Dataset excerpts
Start of Block

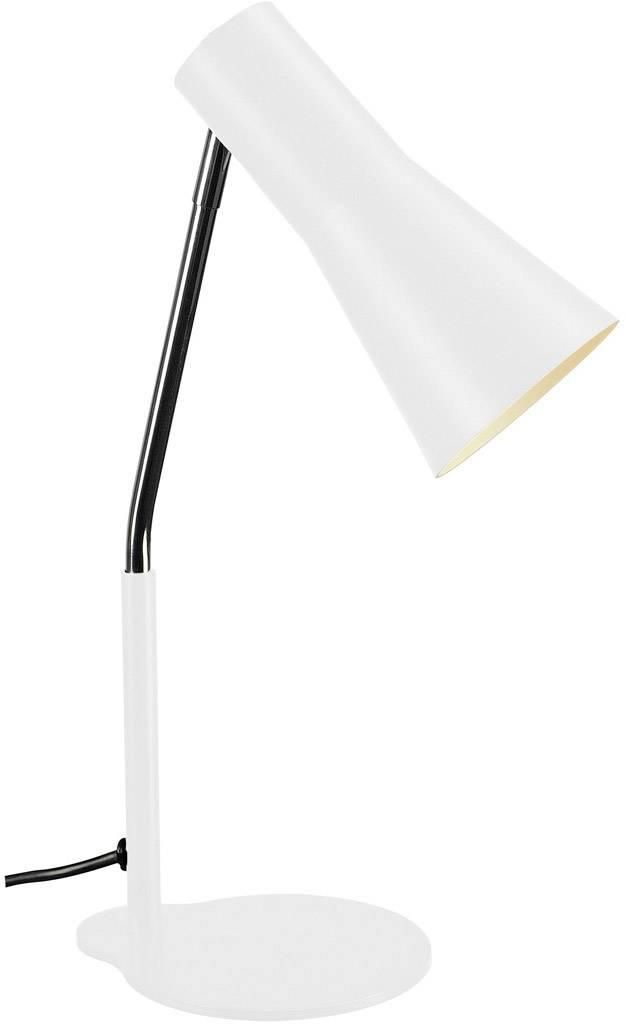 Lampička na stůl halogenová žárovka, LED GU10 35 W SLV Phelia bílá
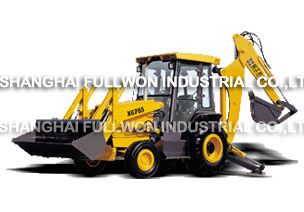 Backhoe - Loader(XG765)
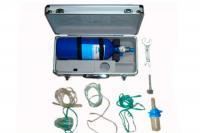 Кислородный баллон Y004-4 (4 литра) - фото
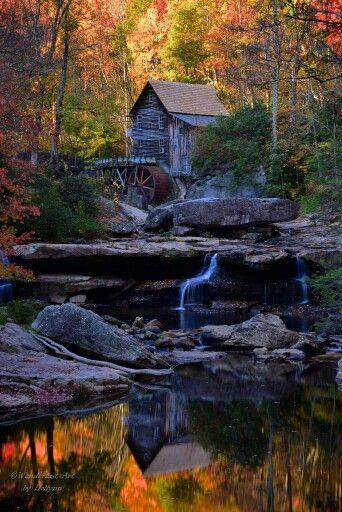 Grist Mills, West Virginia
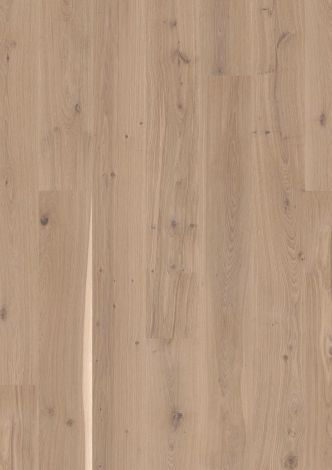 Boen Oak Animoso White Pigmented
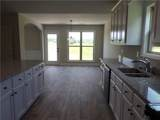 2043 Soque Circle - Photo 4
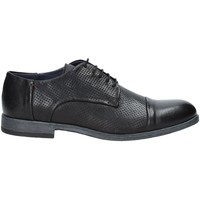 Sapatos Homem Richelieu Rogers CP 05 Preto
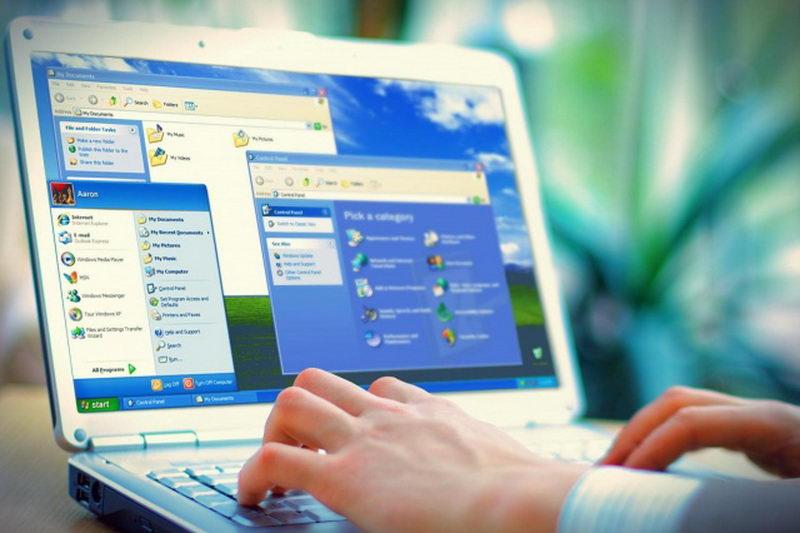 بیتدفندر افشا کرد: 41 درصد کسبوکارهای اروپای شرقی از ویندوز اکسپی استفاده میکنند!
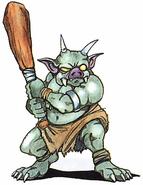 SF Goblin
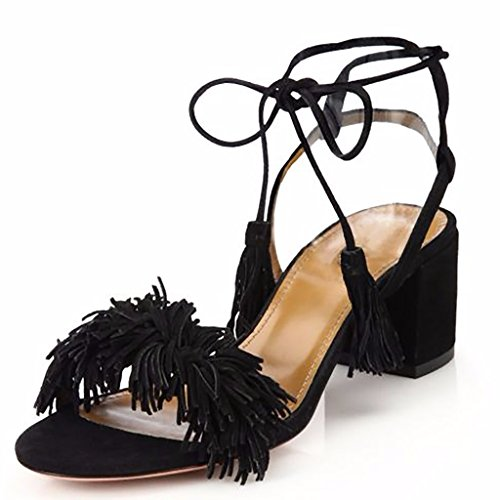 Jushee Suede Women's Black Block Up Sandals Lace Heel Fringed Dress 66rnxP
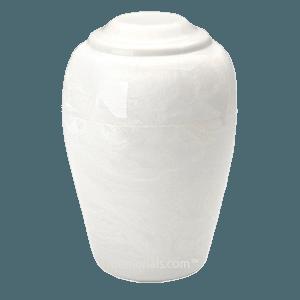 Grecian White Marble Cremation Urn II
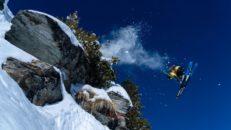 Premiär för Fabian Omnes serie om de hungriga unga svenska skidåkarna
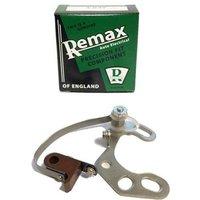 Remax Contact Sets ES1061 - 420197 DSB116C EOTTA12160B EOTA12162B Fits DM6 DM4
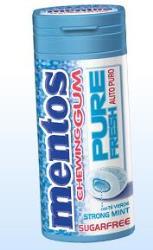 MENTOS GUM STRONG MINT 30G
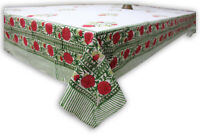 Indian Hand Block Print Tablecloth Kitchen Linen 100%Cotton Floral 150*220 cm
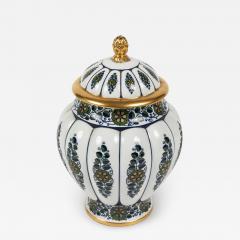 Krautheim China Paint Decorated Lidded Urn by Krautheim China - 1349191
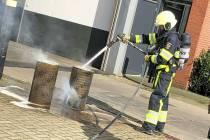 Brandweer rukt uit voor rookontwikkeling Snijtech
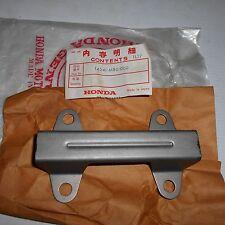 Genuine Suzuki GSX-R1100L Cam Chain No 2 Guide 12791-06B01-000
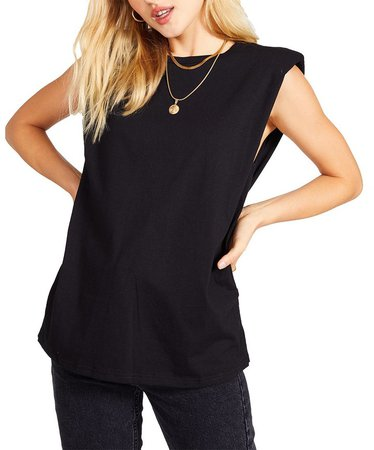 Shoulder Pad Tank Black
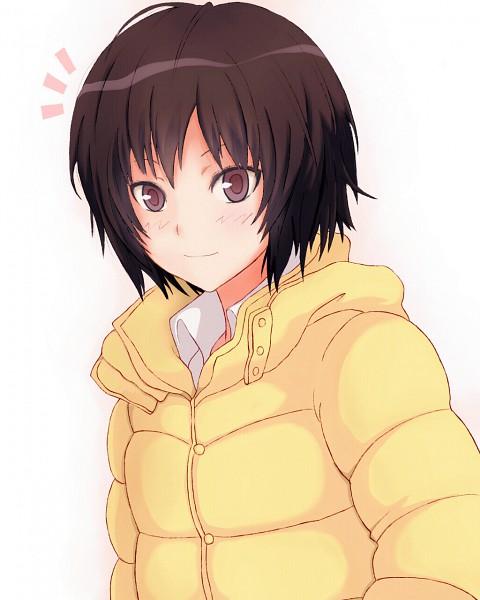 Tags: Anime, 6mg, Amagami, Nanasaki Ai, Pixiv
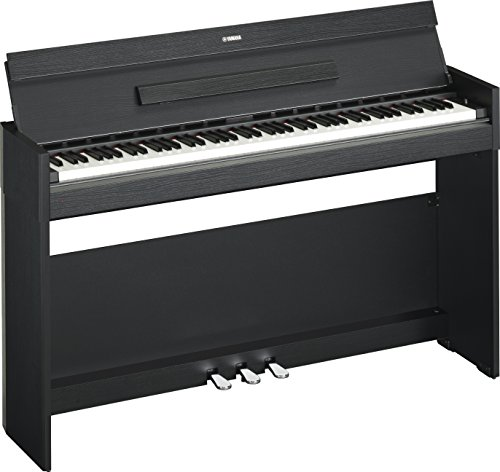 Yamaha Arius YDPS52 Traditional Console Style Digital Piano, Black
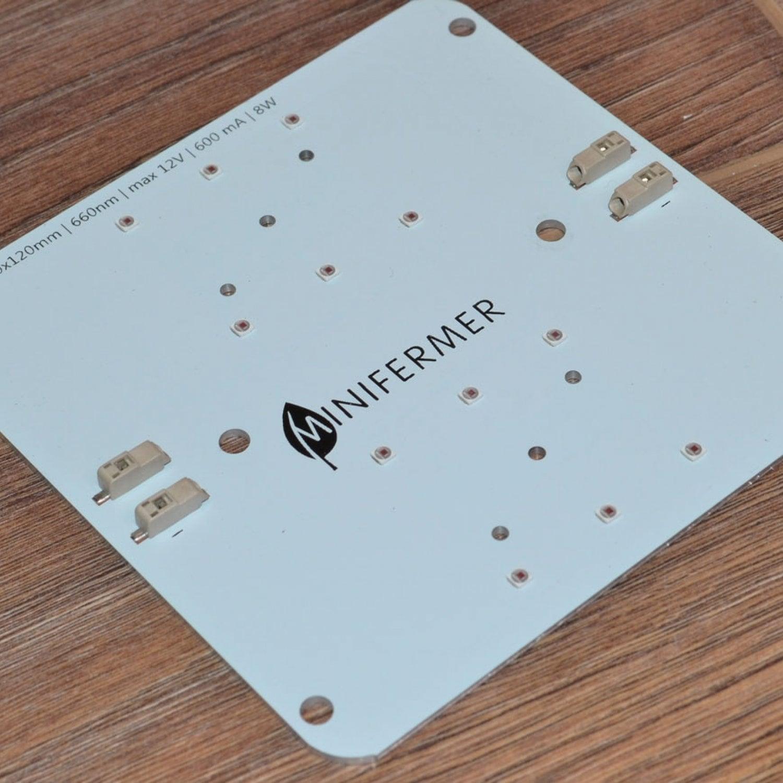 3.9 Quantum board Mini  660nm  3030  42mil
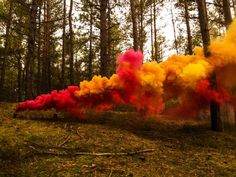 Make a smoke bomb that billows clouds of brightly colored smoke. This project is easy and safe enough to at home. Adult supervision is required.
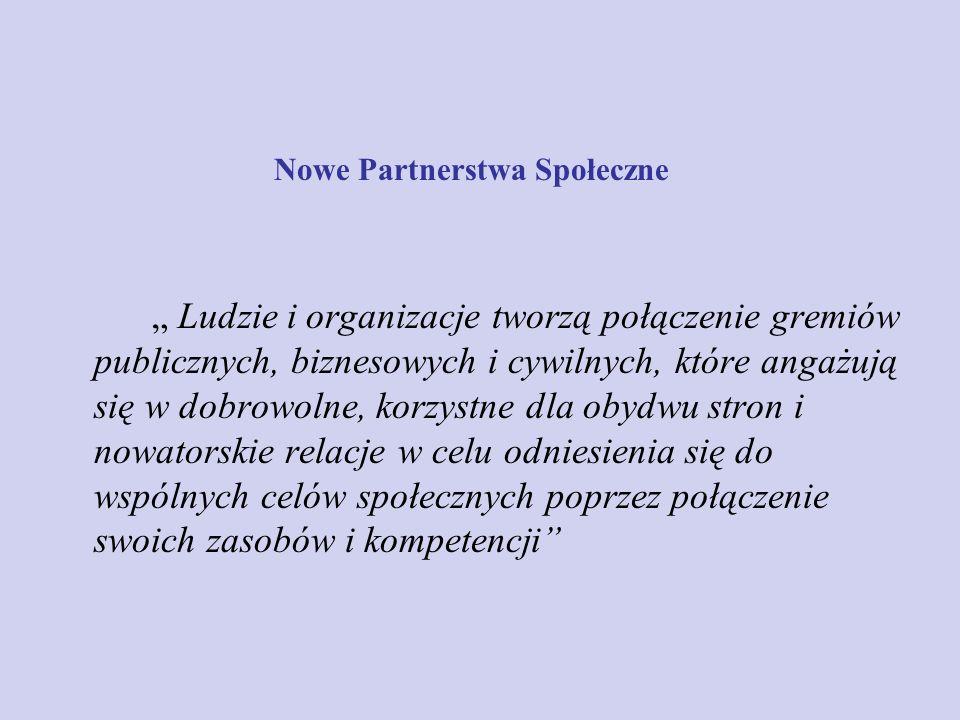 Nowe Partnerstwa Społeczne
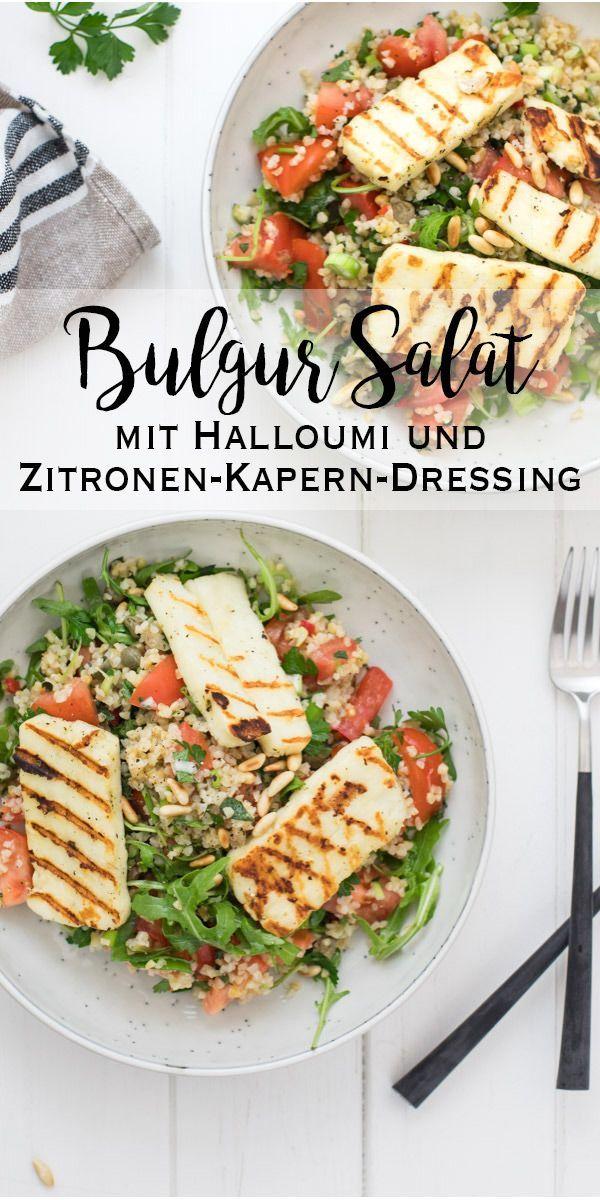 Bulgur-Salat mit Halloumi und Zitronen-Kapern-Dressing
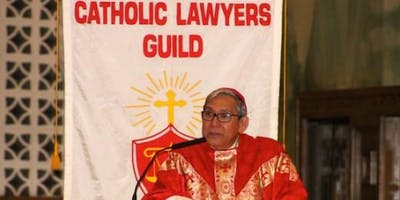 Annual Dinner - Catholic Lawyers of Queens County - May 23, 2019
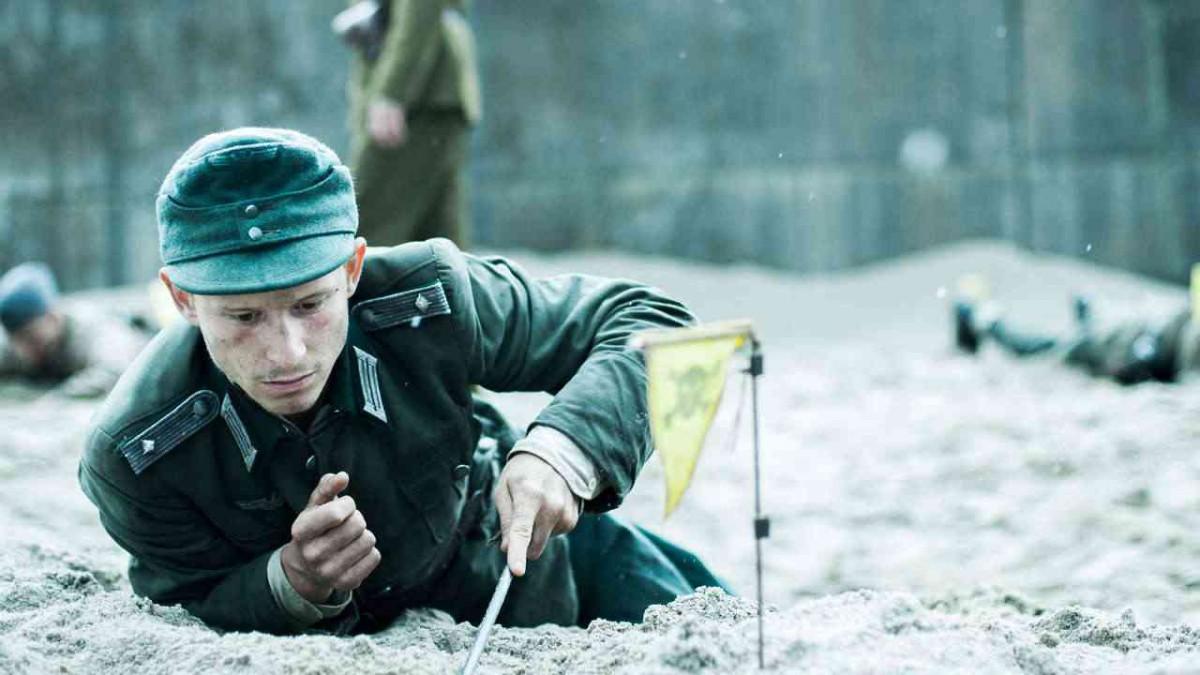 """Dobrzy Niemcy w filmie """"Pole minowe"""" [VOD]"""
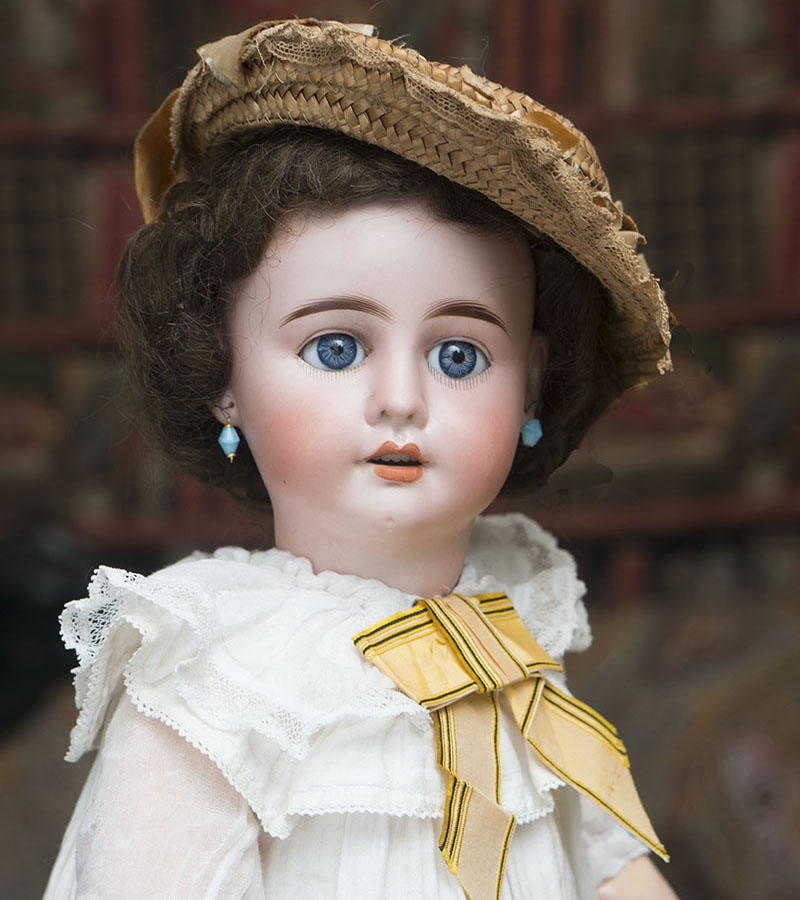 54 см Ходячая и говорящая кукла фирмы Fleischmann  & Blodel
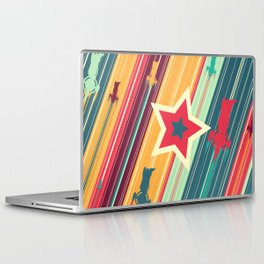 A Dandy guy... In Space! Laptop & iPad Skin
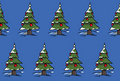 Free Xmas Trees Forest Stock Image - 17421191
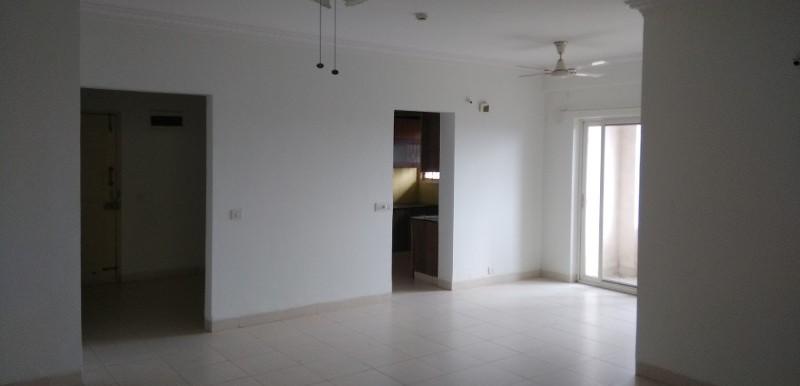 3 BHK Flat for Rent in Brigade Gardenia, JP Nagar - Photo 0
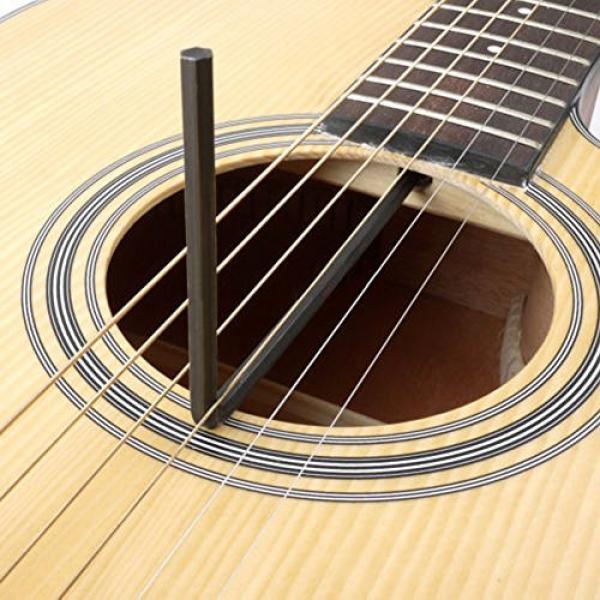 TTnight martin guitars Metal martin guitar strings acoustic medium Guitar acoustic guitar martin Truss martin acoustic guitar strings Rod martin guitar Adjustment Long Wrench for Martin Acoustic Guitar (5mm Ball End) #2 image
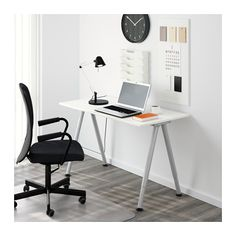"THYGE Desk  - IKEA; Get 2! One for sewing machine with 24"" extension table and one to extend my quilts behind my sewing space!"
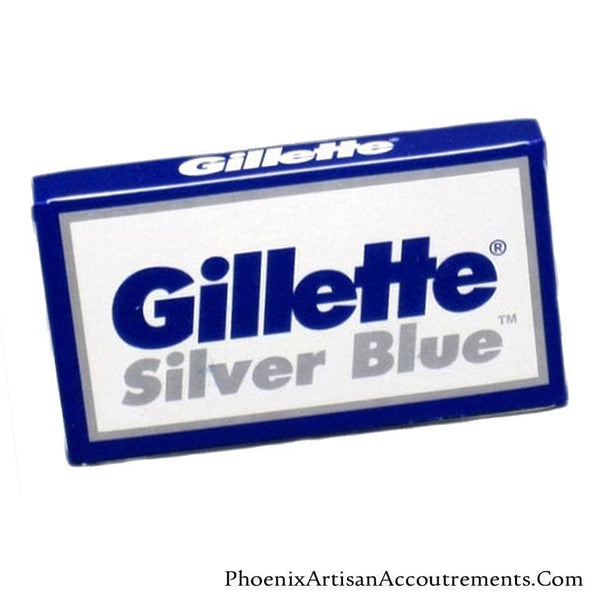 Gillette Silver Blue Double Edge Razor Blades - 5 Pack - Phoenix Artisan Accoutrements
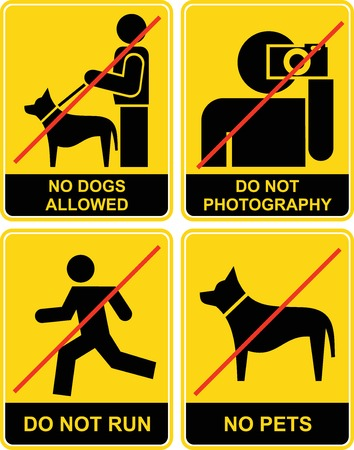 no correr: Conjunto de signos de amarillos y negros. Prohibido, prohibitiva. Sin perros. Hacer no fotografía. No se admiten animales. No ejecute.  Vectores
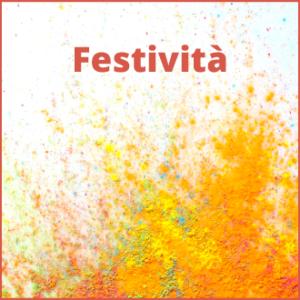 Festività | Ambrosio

End of Block

_GOAL OF THE EXERCISE_
Look above for the line with "3.9 Quantum board"; quote it and every line after it, stopping after the line with "3 BHK Flat for", exactly, with nothing added and without pictures.

_RESULT FOR THIS TASK_
 3.9 Quantum board Mini  660nm  3030  42mil
 Make a smoke bomb that billows clouds of brightly colored smoke. This project is easy and safe enough to at home. Adult supervision is required.
 Nowe Partnerstwa Społeczne
 Bulgur-Salat mit Halloumi und Zitronen-Kapern-Dressing
 Annual Dinner - Catholic Lawyers of Queens County - May 23, 2019
 """Dobrzy Niemcy w filmie """"Pole minowe"""" [VOD]"""
 54 см Ходячая и говорящая кукла фирмы Fleischmann  & Blodel
 A Dandy guy... In Space! Laptop & iPad Skin
 Free Xmas Trees Forest Stock Image - 17421191
 3 BHK Flat for Rent in Brigade Gardenia, JP Nagar - Photo 0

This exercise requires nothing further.